- **SOURCE DOCUMENT**
-=-=-=-=-

Given the desire for the combination of water with light, there is an ongoing market for illuminated water features.
The present invention combines controlled illumination with sprinkler systems to achieve the ability to create a perfect beam of bright light of any color that is directed along or against the water stream created by the nozzle of a sprinkler head. Any commercial or residential built in sprinkler system is suitable for use with the invention. The invention utilizes a sprinkler head fitted one or more very bright energy efficient LEDs and may be powered with a variety of power sources, including solar power, battery power, or a combination of both. Hard wiring to grid power is another alternative. A controller is operable to control the lighting and sprinkler system.

BRIEF DESCRIPTION OF THE DRAWINGS

The invention will be better understood and its numerous objects and advantages will be apparent by reference to the following detailed description of the invention when taken in conjunction with the following drawings.

FIG. 1 is a perspective view of a typical residential lawn irrigation system in which the illumination system of the present invention is incorporated into plural sprinkler heads.

FIG. 2 is a plan view of a representative controller for use with the present invention.

FIG. 3 is a perspective view of a solar photovoltaic panel for use with the present invention.

FIGS. 4, 5 and 6 illustrate three different embodiments of popup sprinkler heads that are fitted with LEDs according to the present invention.

FIG. 4 is a perspective view of a popup head that includes plural LEDs arranged around the body of the sprinkler to direct the light upwardly, and one or more LEDs near the nozzle at the top of the body.

FIG. 5 is a perspective view of a popup head having plural LEDs arranged around the body of the sprinkler, but further includes one or more LEDs near the nozzle.

FIG. 6 is a perspective view of a sprinkler in which an LED and a reflector are located near the nozzle at the top of the sprinkler body.

FIG. 7 is a perspective view of a conventional impact sprinkler head that has been equipped with an LED according to the present invention

FIG. 8 is a top plan view of an illumination cap according to the present invention that may be retrofitted onto a conventional popup sprinkler head.

FIG. 9 is a side elevation view of a conventional popup sprinkler head onto which an illumination cap according to the present invention has been adapted.

FIG. 10 is a top perspective view of the popup sprinkler shown in FIG. 9 with the popup sprinkler shown in the operational position that exists when water is flowing from the sprinkler.

FIG. 11 a top perspective view of the popup sprinkler head of FIG. 10, with the popup sprinkler shown in the resting position that exists when no water is flowing through the sprinkler.

FIG. 12 is a side elevation view of the illumination cap according to the present invention shown in isolation.

FIG. 13 is a top perspective view of the illumination cap according to the present invention.

FIG. 14 is a bottom plan view of the illumination cap shown in FIGS. 12 and 13.

FIG. 15 is a cross sectional view of the illumination cap shown in FIG. 12, taken along the line A-A of FIG. 12.

-=-=-=-=-

- **SOURCE DATA**
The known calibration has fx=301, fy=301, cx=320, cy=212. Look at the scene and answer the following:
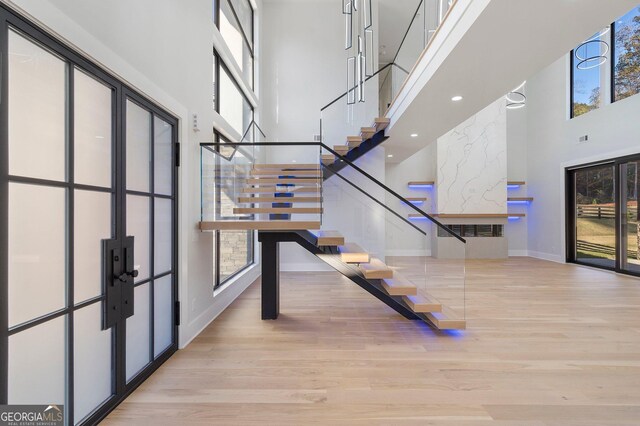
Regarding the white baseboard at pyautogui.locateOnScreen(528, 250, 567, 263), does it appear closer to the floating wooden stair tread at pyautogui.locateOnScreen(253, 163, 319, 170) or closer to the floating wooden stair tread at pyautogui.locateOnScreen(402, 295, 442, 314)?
the floating wooden stair tread at pyautogui.locateOnScreen(402, 295, 442, 314)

-=-=-=-=-

- **WHAT THIS TASK INVOLVES**
According to the sprinkler lighting text, why is there an ongoing market for illuminated water features? Answer in one to three sentences.

- **FINAL RESULT**
There is an ongoing market for illuminated water features because people want water combined with light.